Passage to read:
_____

Director: George Sidney

Summary: A pair of sailors on leave try to help a movie extra become a singing star

Other Nominations: Actor (Kelly), Musical Score*, Original Song (“I Fall in Love Too Easily”), Color Cinematography


-Both leads are great, especially Kelly who is charming, fun, and of course an incredible dancer. Casting Sinatra as a shy former choir boy who is nervous around women is interesting and clearly against type, but he’s better here than I expected.

-It starts out really strong by instantly making the characters vivid, some of the situations fun and presenting a good starting place for a romance-musical.

-One of the best looking technicolor films so far


-The movie stretches what should have been a simple 100 minute song and dance romance movie to a bloated 140 minutes with the main culprit being the numbers themselves. The good song and dance movies intersperse numbers in fairly equal measure throughout, and almost every song has something to do with the story or what the characters are feeling at the moment; with this movie, the last hour is almost all songs with a lot of overly long, lavish sequences, many of which are just there because they had an idea for a number and wanted to do it. The most obvious example is the famous (and good on its own) live action/animation sequence with Jerry the Mouse from Tom and Jerry, where for 10 minutes the movie grinds to a halt and becomes a different movie with it having no relation to anything before or after it in any way whatsoever. The movie starts out as really charming, but after that the story slows down to a crawl.

_____

Listed entries:
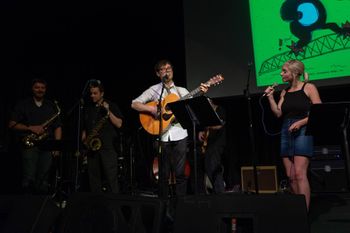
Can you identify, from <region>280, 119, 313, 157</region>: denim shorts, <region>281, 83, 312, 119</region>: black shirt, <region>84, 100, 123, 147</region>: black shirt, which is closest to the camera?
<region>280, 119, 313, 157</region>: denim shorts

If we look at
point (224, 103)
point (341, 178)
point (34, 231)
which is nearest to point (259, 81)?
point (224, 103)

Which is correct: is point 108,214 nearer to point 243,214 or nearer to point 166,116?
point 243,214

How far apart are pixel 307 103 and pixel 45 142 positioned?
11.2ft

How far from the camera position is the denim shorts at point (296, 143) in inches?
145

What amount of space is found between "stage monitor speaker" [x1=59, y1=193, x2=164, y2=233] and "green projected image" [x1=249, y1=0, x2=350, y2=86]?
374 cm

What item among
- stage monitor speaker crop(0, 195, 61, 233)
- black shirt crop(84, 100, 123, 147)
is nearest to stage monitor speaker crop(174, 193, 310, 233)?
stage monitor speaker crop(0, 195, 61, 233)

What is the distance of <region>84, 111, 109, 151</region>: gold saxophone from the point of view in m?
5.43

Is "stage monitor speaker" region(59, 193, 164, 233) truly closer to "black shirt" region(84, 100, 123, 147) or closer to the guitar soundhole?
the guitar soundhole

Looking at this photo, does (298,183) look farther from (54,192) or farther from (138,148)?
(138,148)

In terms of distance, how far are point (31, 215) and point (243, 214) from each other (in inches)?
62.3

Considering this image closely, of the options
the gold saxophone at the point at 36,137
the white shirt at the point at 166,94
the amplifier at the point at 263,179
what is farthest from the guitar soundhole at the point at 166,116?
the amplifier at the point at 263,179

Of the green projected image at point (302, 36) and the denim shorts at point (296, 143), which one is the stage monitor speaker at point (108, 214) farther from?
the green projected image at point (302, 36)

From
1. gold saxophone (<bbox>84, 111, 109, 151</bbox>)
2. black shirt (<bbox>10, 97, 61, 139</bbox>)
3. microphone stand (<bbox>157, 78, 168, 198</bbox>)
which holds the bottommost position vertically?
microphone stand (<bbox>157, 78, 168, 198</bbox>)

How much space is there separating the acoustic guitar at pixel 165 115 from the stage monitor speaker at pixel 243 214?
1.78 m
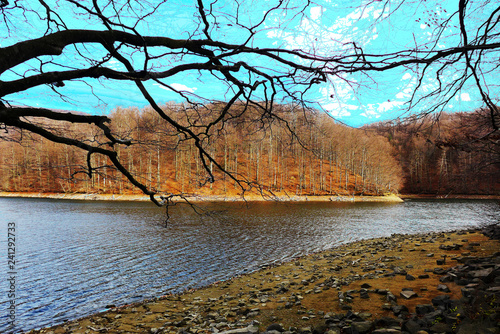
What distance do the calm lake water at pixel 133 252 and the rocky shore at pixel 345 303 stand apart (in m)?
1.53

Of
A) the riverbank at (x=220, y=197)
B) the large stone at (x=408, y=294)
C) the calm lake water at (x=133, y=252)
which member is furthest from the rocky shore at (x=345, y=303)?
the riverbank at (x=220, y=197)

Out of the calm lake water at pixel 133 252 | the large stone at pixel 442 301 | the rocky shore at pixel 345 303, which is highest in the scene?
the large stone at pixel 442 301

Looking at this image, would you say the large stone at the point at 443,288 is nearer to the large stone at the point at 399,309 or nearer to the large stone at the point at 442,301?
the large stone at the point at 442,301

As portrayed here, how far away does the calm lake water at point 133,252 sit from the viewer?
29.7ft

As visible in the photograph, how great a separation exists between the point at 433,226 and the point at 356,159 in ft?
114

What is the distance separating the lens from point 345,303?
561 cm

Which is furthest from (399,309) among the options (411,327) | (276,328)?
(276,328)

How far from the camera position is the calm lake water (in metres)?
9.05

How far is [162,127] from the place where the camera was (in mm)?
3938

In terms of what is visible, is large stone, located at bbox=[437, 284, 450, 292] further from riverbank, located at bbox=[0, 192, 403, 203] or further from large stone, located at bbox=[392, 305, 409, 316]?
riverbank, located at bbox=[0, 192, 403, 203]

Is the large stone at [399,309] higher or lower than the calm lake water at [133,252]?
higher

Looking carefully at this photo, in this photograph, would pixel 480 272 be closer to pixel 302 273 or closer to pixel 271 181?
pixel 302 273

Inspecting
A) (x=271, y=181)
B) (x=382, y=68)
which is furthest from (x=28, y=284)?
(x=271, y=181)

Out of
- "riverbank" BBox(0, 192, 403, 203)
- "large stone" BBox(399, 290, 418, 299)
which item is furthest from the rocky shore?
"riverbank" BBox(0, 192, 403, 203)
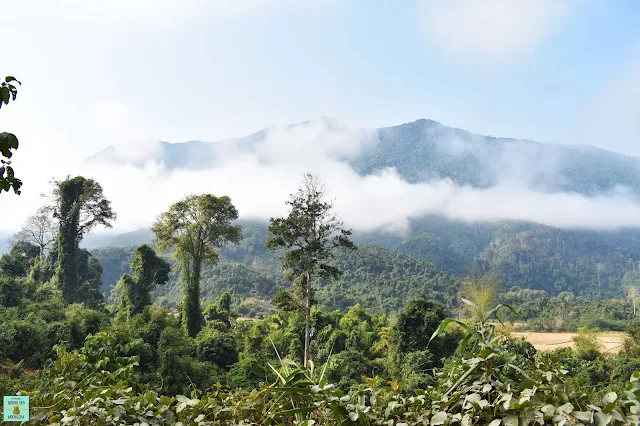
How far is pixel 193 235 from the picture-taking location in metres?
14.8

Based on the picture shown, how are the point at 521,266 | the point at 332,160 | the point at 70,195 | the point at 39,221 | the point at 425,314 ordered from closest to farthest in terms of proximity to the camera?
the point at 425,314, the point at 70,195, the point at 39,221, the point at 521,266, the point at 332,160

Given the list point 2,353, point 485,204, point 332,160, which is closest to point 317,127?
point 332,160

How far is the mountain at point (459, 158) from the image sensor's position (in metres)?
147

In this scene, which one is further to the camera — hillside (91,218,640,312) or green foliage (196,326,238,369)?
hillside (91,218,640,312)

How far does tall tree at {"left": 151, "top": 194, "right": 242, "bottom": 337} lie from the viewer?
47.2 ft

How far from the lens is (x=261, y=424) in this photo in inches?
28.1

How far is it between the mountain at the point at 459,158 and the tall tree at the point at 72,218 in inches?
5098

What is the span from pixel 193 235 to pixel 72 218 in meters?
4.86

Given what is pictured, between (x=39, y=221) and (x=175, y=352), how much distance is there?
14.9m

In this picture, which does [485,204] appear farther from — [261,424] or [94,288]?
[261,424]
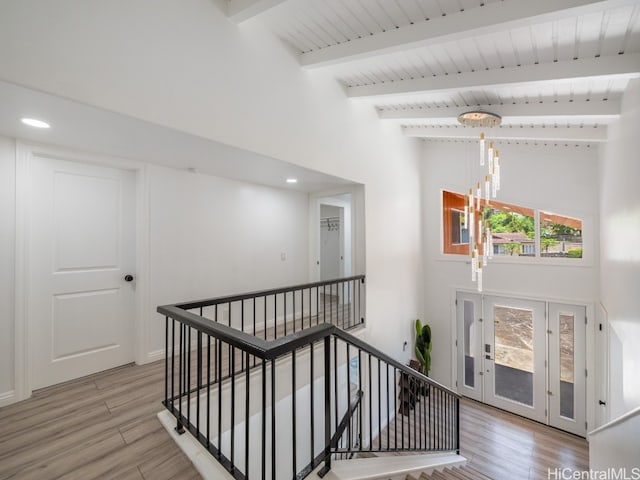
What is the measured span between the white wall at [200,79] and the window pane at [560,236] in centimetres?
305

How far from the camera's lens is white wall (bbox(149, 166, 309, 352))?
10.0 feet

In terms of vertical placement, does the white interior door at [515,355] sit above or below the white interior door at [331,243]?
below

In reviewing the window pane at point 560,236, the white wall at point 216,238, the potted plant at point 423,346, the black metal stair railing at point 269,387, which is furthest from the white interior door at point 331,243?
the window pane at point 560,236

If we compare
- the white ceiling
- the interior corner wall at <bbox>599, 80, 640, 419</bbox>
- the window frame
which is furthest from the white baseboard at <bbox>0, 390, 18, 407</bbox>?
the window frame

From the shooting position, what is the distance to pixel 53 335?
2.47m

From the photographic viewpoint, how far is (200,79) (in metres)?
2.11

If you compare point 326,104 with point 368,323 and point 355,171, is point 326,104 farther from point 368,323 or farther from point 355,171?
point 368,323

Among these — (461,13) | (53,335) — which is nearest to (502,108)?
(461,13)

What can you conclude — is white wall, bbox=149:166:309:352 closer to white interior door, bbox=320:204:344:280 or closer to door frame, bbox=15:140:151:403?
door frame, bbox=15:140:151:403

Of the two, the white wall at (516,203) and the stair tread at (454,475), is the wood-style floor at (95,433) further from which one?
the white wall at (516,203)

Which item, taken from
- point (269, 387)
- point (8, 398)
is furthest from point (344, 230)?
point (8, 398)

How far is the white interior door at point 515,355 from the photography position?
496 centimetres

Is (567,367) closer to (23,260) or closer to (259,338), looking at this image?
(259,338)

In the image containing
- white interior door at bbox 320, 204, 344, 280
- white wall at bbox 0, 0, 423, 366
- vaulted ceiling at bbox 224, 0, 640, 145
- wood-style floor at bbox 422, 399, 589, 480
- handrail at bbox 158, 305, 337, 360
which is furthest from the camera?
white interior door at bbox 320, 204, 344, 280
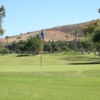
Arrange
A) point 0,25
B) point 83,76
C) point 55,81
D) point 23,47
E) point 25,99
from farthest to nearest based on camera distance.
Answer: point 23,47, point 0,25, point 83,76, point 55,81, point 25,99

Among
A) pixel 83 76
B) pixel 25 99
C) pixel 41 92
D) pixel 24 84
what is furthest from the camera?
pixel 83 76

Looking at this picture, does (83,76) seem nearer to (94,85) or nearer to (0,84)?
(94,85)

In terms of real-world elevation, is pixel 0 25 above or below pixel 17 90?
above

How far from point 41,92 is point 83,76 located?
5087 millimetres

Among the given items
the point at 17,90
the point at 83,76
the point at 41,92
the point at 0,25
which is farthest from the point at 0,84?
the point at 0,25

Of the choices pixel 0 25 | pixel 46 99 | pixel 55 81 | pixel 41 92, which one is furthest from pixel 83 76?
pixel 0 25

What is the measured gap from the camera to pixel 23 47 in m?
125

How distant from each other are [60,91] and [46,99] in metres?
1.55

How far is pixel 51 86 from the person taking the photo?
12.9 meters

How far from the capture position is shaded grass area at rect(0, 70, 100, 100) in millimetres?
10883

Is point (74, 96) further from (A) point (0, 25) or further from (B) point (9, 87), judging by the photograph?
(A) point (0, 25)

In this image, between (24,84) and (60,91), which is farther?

_____

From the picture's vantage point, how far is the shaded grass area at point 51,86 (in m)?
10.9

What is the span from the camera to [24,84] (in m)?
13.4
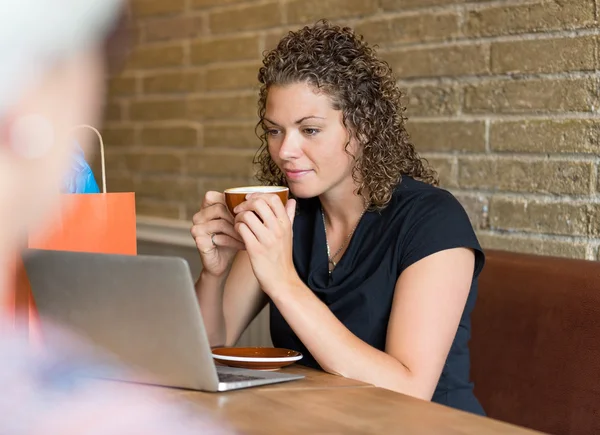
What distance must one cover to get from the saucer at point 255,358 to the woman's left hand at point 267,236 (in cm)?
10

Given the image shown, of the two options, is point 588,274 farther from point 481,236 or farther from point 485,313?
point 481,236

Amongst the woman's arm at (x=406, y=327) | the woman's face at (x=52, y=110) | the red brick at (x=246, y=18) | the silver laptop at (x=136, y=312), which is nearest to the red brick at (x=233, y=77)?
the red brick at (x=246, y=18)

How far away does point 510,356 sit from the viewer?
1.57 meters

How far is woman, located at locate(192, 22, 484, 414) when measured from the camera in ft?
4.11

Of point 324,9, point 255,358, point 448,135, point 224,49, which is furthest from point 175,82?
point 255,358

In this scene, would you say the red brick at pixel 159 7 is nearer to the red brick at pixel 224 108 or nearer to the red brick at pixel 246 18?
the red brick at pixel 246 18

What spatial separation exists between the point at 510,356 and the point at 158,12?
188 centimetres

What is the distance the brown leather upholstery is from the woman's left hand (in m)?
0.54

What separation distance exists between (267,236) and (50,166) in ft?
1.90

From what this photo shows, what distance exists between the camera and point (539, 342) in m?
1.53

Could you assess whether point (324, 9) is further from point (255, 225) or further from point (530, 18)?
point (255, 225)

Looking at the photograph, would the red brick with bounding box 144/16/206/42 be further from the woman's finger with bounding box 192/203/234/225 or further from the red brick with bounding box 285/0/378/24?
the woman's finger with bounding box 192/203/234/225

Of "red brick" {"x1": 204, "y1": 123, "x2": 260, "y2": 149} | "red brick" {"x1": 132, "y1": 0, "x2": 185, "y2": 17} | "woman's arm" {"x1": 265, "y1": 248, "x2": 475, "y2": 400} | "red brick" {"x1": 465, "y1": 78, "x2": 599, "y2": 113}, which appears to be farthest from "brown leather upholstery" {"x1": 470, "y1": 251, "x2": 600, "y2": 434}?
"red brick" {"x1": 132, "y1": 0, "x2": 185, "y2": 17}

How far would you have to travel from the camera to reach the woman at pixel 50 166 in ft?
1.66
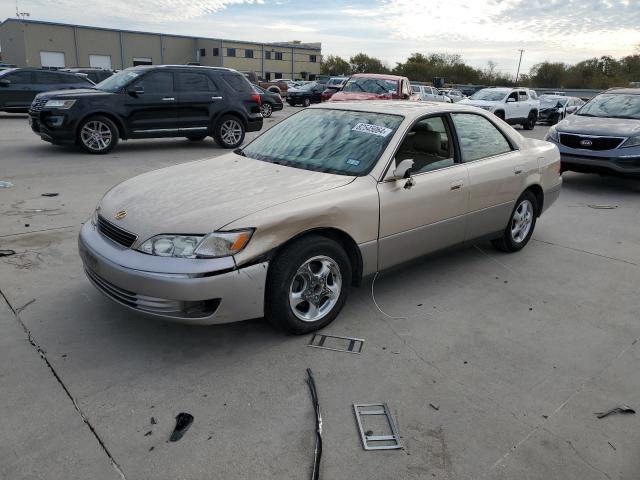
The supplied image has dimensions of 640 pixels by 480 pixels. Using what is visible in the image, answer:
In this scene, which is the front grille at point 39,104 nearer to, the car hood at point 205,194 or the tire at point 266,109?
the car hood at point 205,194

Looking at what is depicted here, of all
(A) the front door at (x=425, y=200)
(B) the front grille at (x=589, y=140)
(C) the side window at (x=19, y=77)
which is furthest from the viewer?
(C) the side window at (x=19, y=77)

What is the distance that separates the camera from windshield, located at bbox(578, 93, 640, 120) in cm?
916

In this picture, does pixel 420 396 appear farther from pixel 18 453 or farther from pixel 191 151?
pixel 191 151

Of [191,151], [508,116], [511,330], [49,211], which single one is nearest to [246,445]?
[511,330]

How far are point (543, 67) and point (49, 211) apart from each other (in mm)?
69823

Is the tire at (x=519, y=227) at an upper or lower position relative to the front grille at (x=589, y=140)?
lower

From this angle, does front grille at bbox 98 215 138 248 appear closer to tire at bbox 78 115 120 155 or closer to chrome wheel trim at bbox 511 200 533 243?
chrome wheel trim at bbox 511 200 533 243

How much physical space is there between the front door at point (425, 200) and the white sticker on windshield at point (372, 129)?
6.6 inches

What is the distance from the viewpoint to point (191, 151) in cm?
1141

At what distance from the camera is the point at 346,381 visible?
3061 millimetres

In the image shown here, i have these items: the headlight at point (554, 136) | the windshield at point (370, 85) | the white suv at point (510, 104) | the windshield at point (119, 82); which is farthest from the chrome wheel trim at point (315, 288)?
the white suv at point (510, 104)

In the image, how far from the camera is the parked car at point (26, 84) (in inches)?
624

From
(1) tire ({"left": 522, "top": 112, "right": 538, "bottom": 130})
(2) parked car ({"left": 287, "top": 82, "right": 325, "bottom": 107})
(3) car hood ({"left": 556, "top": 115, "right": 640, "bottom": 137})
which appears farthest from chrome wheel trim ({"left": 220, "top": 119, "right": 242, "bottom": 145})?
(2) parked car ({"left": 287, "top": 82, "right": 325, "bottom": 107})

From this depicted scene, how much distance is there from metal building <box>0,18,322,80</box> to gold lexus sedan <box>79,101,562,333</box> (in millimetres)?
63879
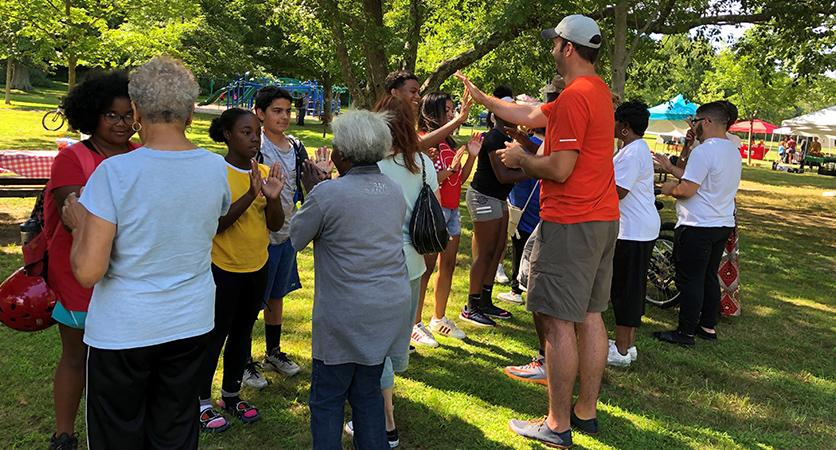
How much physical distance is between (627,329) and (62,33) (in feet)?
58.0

_____

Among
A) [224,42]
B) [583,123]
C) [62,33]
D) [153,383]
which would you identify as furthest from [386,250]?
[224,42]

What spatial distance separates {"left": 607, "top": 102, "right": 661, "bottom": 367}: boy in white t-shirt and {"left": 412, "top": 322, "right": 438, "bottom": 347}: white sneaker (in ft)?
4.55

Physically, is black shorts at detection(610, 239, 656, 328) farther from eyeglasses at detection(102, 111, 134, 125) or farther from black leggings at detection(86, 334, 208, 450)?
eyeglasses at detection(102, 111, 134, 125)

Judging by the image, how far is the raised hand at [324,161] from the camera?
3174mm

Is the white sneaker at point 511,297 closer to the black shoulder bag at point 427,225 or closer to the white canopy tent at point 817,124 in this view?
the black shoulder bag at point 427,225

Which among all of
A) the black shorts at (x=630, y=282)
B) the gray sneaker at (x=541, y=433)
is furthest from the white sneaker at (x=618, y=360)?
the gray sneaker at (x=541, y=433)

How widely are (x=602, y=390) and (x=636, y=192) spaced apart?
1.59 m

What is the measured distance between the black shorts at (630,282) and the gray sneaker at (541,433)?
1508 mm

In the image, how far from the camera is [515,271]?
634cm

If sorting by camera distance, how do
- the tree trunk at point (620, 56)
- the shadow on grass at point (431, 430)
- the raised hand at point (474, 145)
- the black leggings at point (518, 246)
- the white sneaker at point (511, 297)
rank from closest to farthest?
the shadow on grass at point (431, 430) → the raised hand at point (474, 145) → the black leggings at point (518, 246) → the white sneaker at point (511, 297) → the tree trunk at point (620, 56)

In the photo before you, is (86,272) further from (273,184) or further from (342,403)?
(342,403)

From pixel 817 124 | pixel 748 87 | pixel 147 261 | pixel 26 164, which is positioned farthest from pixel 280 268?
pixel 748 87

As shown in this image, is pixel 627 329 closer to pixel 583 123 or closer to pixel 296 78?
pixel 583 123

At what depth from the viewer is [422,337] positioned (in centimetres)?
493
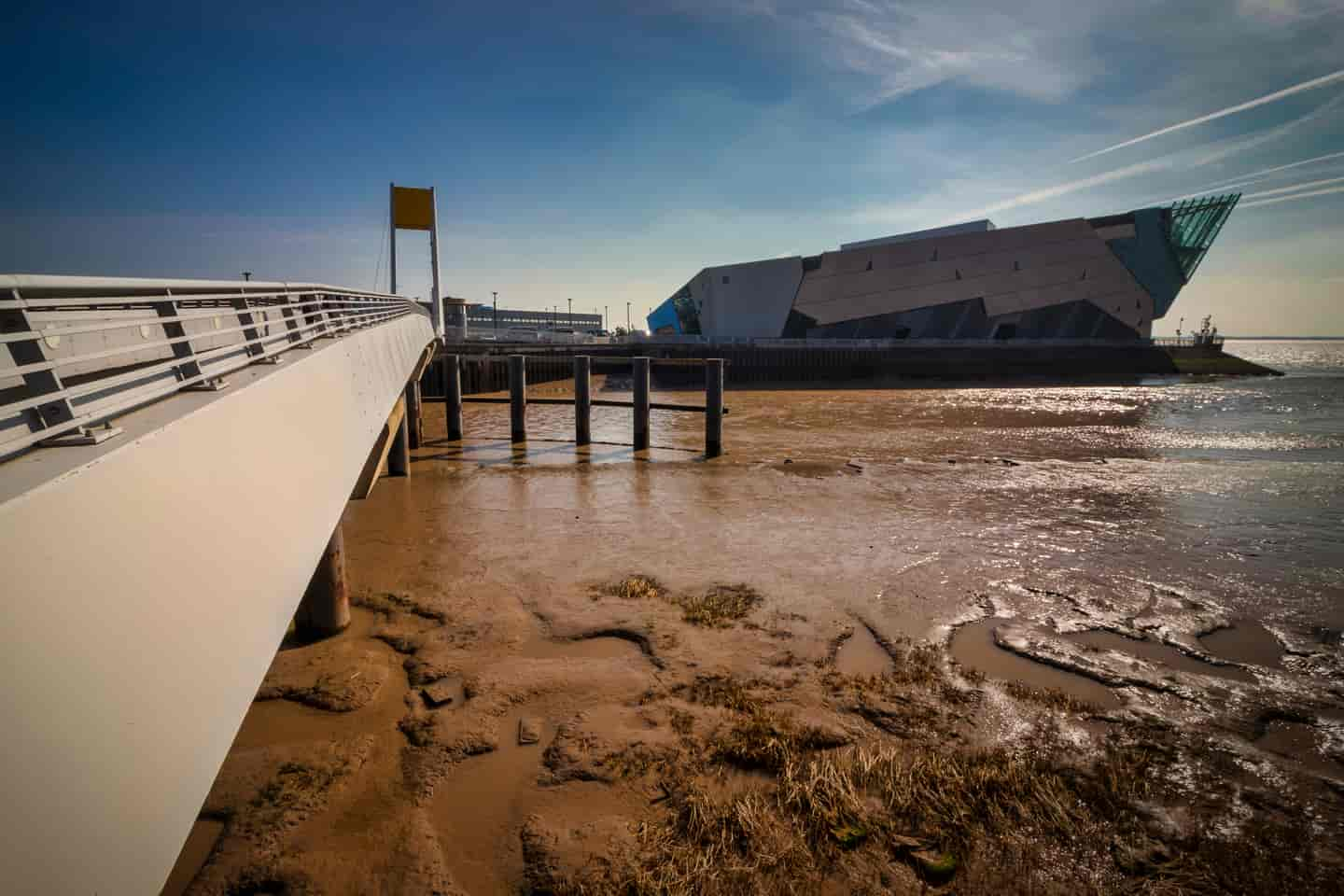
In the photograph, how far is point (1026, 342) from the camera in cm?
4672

_____

Exercise instructions:
a: Translate this sentence from the film review into Spanish: "Both leads are great, especially Kelly who is charming, fun, and of course an incredible dancer."
b: Write the next part of the film review, picking up after its final sentence.
The data has no connection to the film review.

In response:
a: Ambos protagonistas son geniales, especialmente Kelly, que es encantador, divertido y, por supuesto, un bailarín increíble.

b:
Starts out really promising, but after a while it starts dragging along with a bunch of big numbers that while visually impressive, go on too long and have little to do with our story or characters and therefore they get boring.

Rating: C+

The Bells of St. Mary’s (1945)


Starring: Bing Crosby, Ingrid Bergman, Henry Travers, William Gargan

Director: Leo McCarey

Summary: A liberal priest tries to soften the strict nun running St. Mary’s school

Other Nominations: Director, Actor (Crosby), Actress (Bergman), Dramatic/Comedy Score, Original Song (“Aren’t You Glad You’re You”), Sound Recording*, Film Editing


-Crosby and Bergman are both good here (especially Bergman who is the picture of loveliness here), and the dynamic between the two produces the some very good moments, even if I like the one Crosby and Fitzgerald had in Going My Way better. I also liked Travers as the old businessman.

-The subplots that make up the movie are hit or miss, but the one with the girl who lives there and is having a hard time academically was clearly my favorite.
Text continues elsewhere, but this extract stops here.